Improving Function Coverage with Munch: A Hybrid Fuzzing and Directed Symbolic Execution Approach
This paper by Saahil Ognawala, Thomas Hutzelmann, Eirini Psallida and Alexander Pretschner introduces a hybrid fuzzing techniques which combines fuzzing and symbolic execution. Symbolic or concolic execution is a technique to reach certain functions in a program by creating constraints representing branching conditions to reach a function within a code base and solving those constraints with an SMT solver. The hybrid technique used by Munch implements AFL as the fuzzing engine and a modified version of KLEE as symbolic execution engine. The conducted experiments suggest that using this hybrid approach leads to significantly higher coverage than fuzzing or symbolic execution on its own.

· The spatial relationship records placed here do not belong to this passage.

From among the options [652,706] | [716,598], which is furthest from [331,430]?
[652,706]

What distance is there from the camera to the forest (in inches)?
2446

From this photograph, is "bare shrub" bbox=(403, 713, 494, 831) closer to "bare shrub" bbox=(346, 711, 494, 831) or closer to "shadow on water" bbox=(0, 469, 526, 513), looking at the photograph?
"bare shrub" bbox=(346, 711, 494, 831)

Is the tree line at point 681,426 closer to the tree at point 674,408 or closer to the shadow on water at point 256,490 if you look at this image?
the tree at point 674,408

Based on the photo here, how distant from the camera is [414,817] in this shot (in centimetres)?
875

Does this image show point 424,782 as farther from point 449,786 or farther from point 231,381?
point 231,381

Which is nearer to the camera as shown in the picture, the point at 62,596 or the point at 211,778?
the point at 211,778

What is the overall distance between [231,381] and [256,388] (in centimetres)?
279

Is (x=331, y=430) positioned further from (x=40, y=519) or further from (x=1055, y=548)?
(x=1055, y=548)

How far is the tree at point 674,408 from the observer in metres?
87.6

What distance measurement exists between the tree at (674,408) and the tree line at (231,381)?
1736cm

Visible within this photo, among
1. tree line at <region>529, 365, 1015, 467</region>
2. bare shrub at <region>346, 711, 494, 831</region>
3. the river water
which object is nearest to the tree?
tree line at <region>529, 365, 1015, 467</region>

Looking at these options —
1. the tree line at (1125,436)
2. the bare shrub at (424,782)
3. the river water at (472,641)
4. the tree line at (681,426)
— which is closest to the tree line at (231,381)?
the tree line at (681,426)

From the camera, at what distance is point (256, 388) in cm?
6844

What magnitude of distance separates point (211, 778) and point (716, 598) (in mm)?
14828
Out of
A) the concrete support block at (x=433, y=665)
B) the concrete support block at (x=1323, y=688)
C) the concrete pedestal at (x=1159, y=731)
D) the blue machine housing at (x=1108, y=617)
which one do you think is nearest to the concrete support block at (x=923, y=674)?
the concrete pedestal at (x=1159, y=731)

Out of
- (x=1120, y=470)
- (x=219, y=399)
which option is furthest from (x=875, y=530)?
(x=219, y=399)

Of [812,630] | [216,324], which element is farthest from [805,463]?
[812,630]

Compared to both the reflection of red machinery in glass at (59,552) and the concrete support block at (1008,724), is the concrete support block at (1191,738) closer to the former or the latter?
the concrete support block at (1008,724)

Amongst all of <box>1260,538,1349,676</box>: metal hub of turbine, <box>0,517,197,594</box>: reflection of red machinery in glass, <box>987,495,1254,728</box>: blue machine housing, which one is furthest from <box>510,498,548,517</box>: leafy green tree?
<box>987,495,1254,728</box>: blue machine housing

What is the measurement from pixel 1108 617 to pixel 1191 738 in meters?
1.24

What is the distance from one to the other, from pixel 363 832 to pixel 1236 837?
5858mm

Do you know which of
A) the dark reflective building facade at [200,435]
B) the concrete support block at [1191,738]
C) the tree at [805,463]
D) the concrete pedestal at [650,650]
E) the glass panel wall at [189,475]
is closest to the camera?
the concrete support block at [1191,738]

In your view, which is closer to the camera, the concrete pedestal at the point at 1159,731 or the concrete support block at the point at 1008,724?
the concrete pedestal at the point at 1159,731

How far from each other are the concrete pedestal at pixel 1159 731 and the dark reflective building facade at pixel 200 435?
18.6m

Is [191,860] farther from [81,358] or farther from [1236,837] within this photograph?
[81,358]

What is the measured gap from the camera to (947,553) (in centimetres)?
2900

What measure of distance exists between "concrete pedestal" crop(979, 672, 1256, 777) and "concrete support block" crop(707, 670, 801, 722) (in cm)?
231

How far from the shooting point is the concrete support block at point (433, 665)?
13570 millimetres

Skyfire: Data-Driven Seed Generation for Fuzzing
This paper by Junjie Wang, Bihuan Chen, Lei Wei, and Yang Liu presents an approach to generate seed files based on a probabilistic context sensitive grammar. They are trying to solve the issue that most generated test cases for a target that requires complex input files based on a context free grammar are rejected early in the semantic checking stage while most vulnerabilities hide in the application execution stage. The authors compared crawled examples from the web with seed files generated by Skyfire by seeding AFL with both seeds in separate runs. The AFL run with Skyfire seeded input files performed significantly better in terms of reached code coverage and found bugs.
Evaluating Fuzz Testing
This paper by George Klees, Andrew Ruef, Benji Cooper, Shiyi Wei and Michael Hicks examines fuzzing research itself. The authors assessed 32 recently published fuzzing research papers and found problems with the experimental evaluations in all examined papers. The main issue with most published fuzzing research is comparability of the results as no uniform measurement practice exists. Therefore, the paper suggests best practices for measuring new fuzzers or fuzzing algorithms such as "using a solid, independently defined benchmark suite", uniform timeouts and multiple test runs per fuzzing run. This blog post summarizes the proposed criteria for meaningful benchmarks for fuzzing.
Fuzzing research is a hot topic as almost every approach can be improved further by introducing new techniques and combining different approaches. Comparing fuzzing research is hard due to missing uniform benchmarking techniques.
This concludes this blog post about fuzzing. Thanks for reading.